2. Derivative Attention: Gated Message Passing for Functional Derivation

This is the core of the paper, addressing the "weak predicate" problem. Standard cross-attention is symmetric; here, directional functional dependence is required: the target node \(v\) representation must be guided by the source node \(u\). For a directed edge \((u \rightarrow v)\), queries are taken from the source, and keys/values from the target: \(Q=W_Q f_u, K=W_K f_v, V=W_V f_v\). A gating function conditioned on source-target compatibility modulates the value:

\[\mathrm{Guide}(f_u,f_v)=\sigma\!\big(\mathrm{MLP}_{gate}([Q,K])\big)\odot V\]

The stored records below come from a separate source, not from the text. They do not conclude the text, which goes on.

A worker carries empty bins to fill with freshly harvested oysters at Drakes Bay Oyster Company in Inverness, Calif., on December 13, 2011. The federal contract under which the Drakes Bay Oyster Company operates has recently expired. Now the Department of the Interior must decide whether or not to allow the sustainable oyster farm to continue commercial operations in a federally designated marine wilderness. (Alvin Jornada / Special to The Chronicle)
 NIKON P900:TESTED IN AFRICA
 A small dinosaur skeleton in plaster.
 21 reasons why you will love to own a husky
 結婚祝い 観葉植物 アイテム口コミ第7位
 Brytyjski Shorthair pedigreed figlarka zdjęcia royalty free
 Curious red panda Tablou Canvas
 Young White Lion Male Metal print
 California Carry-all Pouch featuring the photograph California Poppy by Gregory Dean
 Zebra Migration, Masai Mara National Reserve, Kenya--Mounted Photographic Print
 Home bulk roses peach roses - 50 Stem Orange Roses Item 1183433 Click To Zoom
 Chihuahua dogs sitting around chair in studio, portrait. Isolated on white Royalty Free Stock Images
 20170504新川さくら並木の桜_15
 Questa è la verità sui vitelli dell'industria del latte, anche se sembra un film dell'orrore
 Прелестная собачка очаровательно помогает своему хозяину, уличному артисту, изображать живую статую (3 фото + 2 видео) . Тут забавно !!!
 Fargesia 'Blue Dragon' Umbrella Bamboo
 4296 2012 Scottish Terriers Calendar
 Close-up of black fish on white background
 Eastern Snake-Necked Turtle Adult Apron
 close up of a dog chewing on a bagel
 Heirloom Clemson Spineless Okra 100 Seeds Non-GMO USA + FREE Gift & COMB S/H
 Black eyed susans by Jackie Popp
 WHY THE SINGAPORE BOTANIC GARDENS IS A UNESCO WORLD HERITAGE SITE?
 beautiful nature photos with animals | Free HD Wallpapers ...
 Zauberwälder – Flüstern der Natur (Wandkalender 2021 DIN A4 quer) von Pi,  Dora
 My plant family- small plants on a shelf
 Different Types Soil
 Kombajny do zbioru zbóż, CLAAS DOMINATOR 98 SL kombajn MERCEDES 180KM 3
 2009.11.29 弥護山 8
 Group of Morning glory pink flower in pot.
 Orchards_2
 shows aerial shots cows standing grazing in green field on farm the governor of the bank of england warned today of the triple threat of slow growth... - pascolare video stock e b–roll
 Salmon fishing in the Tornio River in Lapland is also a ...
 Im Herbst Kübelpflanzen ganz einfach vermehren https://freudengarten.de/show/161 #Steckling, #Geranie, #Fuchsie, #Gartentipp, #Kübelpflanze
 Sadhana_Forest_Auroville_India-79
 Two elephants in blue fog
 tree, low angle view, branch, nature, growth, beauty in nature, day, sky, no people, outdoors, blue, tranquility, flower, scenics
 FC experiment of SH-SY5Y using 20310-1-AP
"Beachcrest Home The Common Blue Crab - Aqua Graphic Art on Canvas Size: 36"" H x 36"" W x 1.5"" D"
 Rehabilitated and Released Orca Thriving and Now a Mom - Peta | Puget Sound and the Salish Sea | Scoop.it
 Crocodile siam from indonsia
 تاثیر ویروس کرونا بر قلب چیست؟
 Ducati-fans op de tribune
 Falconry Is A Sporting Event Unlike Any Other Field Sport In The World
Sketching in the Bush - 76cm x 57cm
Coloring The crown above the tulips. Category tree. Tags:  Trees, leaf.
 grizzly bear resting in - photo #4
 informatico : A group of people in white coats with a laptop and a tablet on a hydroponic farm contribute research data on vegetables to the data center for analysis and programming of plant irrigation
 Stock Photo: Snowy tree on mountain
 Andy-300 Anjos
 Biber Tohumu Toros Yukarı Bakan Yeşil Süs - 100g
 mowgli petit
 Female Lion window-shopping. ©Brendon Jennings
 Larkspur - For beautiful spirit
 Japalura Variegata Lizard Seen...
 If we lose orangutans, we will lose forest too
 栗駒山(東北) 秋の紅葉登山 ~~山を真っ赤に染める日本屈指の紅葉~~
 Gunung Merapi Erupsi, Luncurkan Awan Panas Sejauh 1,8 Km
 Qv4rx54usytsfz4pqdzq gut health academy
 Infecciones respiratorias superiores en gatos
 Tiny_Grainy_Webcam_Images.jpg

where \(\sigma\) is sigmoid and \(\odot\) is element-wise multiplication. This gate learns to selectively amplify features in \(v\) that are semantically dependent on \(u\), injecting the prior that \(v\) should follow \(u\). Applied sequentially: \(f^{Gs}_{p}=\mathrm{Guide}(f_s,f_p)\) (Subject guides Predicate), \(f^{Gp}_{o}=\mathrm{Guide}(f'_p,f_o)\) (Predicate guides Object). The mechanism is theoretically supported by Theorem 4.1: \(I(f_s;f'_p) \ge I(f_s;f_p)\), meaning it increases mutual information between adjacent nodes, compensating for weak text encoder representations.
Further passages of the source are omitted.